Who had done this? Not Donald, surely. The dictionary had been his sacred text, and he the high priest. When he was alive she had almost been afraid to pass the cloth over its surfaces.

Suddenly, she laughed. Covered her mouth. She held the dictionary to her chest and shook with silent laughter. There was only one person clever enough to remember all those words. Words stored up from years of dinnertime interrogations and then obliterated in one fell swoop.

Katherine wiped tears from her eyes, stood up and carried the dictionary downstairs to the kitchen. Tore out pages, scrunched them and placed them in the range. Lit a match. She tore out more and fed the flames, which flared with such intensity, consuming
his
words. Her face, fingers, the front of her body felt hot, golden light reflecting on her skin, all around a great halo of heat. She added twigs, thin branches, a small log, and still she fed the flames, watching pages wrinkle and burn, turn thick with heat into old brown cloth, grey velvet. She stirred dark fragments – words, thoughts, memories – their edges of fire falling into ash, till she held nothing but the leather cover, its sad, empty spine. She did not want to smell the animal burning, to see its poor skin blacken and curl.

She carried it outside and dug under the rata, leaves swirling about her. Placed the leather in the damp earth and covered it again, tamping down with the spade. When flowers fell at the end of summer, they would mix red with the earth, with the poor animal soul, its dead skin. She would buy a new dictionary. Something without Donald's history. A gift to herself. She would place it on the bookshelf in
her
parlour.

She went back into the house. The children were coming down the stairs. She put her hands on their warm cheeks and kissed their foreheads. ‘Mum!' Robbie complained, but he did not pull away. ‘Your hands are cold!' Edie said. ‘What have you been doing?' She looked out towards the back garden.

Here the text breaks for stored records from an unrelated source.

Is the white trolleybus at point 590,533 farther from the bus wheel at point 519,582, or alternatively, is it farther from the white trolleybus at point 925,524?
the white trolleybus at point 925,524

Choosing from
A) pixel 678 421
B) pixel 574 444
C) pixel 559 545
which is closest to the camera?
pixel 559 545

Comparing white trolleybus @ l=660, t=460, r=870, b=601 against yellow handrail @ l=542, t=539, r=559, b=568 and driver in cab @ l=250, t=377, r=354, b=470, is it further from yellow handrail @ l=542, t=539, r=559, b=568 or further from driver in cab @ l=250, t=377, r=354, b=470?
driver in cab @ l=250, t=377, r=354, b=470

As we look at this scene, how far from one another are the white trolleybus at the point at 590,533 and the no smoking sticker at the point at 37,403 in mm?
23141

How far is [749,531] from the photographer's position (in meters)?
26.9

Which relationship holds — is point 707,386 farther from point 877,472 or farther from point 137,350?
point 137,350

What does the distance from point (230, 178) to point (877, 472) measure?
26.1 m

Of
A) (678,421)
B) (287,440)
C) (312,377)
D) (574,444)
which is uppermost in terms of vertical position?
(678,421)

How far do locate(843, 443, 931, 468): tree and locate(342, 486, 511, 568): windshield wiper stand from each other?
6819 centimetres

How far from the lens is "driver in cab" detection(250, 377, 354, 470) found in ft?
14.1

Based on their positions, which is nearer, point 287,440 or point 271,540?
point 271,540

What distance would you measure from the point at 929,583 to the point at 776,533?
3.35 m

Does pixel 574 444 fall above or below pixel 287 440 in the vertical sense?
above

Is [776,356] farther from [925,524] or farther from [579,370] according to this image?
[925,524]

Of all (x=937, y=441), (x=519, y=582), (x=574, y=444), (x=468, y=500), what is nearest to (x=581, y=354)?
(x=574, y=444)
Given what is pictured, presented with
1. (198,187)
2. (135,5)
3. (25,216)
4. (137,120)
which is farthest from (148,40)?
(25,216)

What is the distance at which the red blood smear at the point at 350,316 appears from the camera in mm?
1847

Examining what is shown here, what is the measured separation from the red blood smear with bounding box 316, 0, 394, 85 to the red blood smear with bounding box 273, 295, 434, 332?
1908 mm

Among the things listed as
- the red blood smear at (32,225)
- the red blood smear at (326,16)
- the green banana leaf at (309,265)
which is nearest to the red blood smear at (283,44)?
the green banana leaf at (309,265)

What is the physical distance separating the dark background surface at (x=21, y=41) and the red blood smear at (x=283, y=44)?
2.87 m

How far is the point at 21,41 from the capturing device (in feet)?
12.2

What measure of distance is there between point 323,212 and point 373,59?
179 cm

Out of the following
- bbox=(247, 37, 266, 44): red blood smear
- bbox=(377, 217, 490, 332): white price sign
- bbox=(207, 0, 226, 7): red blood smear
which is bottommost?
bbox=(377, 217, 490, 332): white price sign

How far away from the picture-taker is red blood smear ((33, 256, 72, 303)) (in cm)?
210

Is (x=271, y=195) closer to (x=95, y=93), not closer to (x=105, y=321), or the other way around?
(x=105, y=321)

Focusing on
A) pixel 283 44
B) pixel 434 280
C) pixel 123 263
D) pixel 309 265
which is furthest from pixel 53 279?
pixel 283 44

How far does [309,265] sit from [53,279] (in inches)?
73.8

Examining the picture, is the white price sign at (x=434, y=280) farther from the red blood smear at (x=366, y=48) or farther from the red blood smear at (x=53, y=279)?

Katherine smiled. She asked Edie to start the porridge, Robbie to set the table, walked up the stairs to her room.

She put on a bright blue dress, the first time since Donald's death that she hadn't worn black; looked in the dresser mirror, hugged herself and laughed. She went to the window, pushed it up and leaned into brightness. She felt like a poplar – orange leaves rustling in a dazzling blue sky.